Bei allen Diskussionen um Abtreibung in USA darf man nie vergessen daß die Verhältnisse dort massiv anders sind als bei uns. Viele Frauen sind extrem arm, von staatlichen Hilfen vergleichbar unserem Bürgergeld allein kann dort niemand leben, die sind auf eigenes Brotverdienen angewiesen, aber es gibt praktisch keinen Mutterschutz und von bezahltem Elternurlaub nach der Geburt können die meisten Amerikanerinnen nur träumen, wenn überhaupt gibt es sowas nur in sehr gut bezahlten Dauerpositionen, Wissenschaftlerinnen, Rechtsanwältinnen, vielleicht noch Lehrkräfte in Schulen, diese Größenordnung, aber nicht die schlecht bezahlte Burgerbraterin und Tellerwäscherin in irgendeiner Fastfood-Bude, wenn die länger als ein paar Tage wegbleibt kann sie sich gleich eine neue Stelle suchen, Geburt hin oder her, denn Ersatz ist jederzeit zu finden.
Auf Väter ist kein Verlaß, denn wegen des dortigen Meldesystems (kaum existent) ist es leicht für einen Kindsvater unbekannt zu verschwinden und jede Beanspruchung für Unterhalt, durch die Mutter direkt oder durch Behörden, zu vermeiden. (Ich weiß nicht mal ob die Jugendämter dort sich überhaupt mit Unterhaltsfragen befassen.) Die in den USA so hochgehaltene Eigenverantwortung bedeutet natürlich auch, daß eine Frau sich lieber vorher überlegen sollte, von wem sie sich schwängern läßt, am besten innerhalb einer bestehenden Ehe zwecks rechtlicher Absicherung, oder daß der Typ wenigstens so vertrauenswürdig ist daß er nicht stiften geht, wenn er für Kind und Mutter löhnen soll.

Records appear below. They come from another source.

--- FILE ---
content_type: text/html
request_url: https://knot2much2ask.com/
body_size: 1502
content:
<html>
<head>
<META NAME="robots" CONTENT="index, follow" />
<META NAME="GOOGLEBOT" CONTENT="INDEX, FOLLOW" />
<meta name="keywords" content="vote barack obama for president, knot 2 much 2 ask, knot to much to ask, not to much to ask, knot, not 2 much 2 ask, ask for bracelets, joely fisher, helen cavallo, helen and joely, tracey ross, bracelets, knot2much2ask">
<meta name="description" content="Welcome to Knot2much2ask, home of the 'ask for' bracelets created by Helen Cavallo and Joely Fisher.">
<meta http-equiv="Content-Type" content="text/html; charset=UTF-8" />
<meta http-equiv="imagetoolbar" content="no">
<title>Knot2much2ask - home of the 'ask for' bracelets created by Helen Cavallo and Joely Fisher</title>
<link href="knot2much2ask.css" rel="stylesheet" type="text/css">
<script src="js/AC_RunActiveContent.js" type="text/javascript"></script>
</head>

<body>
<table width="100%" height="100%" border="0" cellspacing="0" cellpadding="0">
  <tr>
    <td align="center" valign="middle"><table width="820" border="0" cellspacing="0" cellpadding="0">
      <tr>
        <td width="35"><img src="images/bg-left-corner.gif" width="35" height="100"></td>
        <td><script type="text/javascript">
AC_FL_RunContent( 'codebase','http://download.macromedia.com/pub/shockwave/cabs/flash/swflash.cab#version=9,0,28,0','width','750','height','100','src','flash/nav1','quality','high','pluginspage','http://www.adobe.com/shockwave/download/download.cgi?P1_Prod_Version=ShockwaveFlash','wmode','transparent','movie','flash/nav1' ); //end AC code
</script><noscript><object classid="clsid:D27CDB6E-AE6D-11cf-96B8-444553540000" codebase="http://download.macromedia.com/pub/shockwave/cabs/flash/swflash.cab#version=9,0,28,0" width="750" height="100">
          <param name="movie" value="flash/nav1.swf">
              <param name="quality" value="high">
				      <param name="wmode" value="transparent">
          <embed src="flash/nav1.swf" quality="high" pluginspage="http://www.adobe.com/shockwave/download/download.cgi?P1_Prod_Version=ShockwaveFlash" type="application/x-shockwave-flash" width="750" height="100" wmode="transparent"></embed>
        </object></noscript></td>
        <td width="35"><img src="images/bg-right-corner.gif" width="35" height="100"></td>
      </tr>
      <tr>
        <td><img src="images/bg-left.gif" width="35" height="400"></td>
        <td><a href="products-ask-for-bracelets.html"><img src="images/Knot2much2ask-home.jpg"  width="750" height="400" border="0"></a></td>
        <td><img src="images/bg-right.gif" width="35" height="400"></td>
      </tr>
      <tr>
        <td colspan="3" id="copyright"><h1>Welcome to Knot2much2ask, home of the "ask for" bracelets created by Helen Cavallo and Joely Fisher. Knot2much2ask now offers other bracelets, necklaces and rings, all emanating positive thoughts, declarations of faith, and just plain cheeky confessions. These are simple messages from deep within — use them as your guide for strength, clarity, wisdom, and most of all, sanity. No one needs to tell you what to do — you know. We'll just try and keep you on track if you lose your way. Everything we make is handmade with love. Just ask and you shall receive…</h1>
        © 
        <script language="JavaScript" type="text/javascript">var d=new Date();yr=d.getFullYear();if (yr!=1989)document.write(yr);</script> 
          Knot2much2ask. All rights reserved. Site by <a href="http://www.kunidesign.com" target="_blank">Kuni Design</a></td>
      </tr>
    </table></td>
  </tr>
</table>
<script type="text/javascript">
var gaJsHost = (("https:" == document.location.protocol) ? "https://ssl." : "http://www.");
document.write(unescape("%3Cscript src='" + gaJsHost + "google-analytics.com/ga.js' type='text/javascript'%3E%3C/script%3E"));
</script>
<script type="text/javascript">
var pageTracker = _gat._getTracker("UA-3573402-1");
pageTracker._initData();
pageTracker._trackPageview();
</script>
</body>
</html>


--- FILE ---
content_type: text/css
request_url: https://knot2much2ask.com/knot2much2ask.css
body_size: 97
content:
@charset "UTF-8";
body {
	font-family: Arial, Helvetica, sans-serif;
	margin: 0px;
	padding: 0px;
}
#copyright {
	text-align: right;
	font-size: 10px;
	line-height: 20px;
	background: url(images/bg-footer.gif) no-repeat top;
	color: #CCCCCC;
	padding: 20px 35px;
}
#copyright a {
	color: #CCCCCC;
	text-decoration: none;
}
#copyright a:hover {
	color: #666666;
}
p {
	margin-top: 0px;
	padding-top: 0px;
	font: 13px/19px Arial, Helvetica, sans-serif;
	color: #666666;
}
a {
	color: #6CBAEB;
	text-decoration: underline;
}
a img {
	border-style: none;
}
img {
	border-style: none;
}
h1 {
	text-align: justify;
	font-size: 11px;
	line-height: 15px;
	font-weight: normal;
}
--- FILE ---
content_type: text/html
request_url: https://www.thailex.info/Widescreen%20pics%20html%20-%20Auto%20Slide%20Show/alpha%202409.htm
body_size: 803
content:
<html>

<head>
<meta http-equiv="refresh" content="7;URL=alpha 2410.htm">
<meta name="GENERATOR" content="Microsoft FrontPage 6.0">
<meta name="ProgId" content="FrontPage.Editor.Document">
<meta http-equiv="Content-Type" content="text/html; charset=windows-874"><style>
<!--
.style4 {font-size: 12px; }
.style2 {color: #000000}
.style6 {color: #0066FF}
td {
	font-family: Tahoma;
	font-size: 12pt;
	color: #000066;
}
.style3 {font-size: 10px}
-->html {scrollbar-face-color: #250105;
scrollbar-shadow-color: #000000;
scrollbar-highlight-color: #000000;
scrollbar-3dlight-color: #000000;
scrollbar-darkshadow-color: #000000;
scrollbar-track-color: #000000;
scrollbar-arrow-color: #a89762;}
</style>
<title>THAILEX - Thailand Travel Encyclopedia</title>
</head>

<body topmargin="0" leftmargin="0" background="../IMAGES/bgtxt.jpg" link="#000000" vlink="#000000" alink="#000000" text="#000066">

Wer aber arm ist, kann sich auch kaum Verhütungsmittel leisten, denn die müssen regelmäßig angewendet werden bei sexuell aktiven Personen, deshalb verlassen sich viele arme Frauen tatsächlich auf das Recht auf Abtreibung, denn wie gesagt, verhüten müßte man ständig, aber Schwangerschaften passieren viel seltener, rein kostenmäßig aufgerechnet ist die Frau mit einer Abtreibung hin und wieder (ambulant vorgenommen und als Standardbehandlung relativ billig zu haben) daher finanziell besser dran, und bei Umfragen hat sich ergeben, daß tatsächlich sehr viele amerikanische Frauen im mittleren Alter schon 5 oder mehr Abtreibungen hinter sich haben.
Bei uns undenkbar trotz liberaler Regelung, aber dort der einzige Schutz vieler Frauen vor dem totalen Elend, denn sich ein Kind leisten mit all seinen Kosten und Ansprüchen (Betreuung) können die natürlich nicht, wo sollte das Geld dafür herkommen.
Und auch eine Krankenversicherung können sich viele nicht leisten, das heißt bei einer Geburt können sie sich keinen Krankenhausaufenthalt leisten und natürlich auch keine hohen Arztrechnungen, die die Kosten einer Abtreibung weit übersteigen. Wenn es Komplikationen geben sollte, sind sie ohne (zu teure) Behandlung tot. Obamacare wurde ja von den Republikanern so gut wie möglich abgewürgt.
Auch die Bestellungen der "Pille danach" gehen sicher nicht von diesen ganz Armen aus, sondern vermutlich von jungen Mädchen des Mittelstandes bis Reichen, die sich das leisten können und für den Fall einer unerwünschten Schwangerschaft lieber vorbeugen wollen, wenn eine Abtreibung nicht mehr so leicht zu kriegen ist wie früher. Und natürlich von Apotheken und Ärzten und den Helfern in sozialen Einrichtungen die aufstocken für die zu erwartende Nachfrage.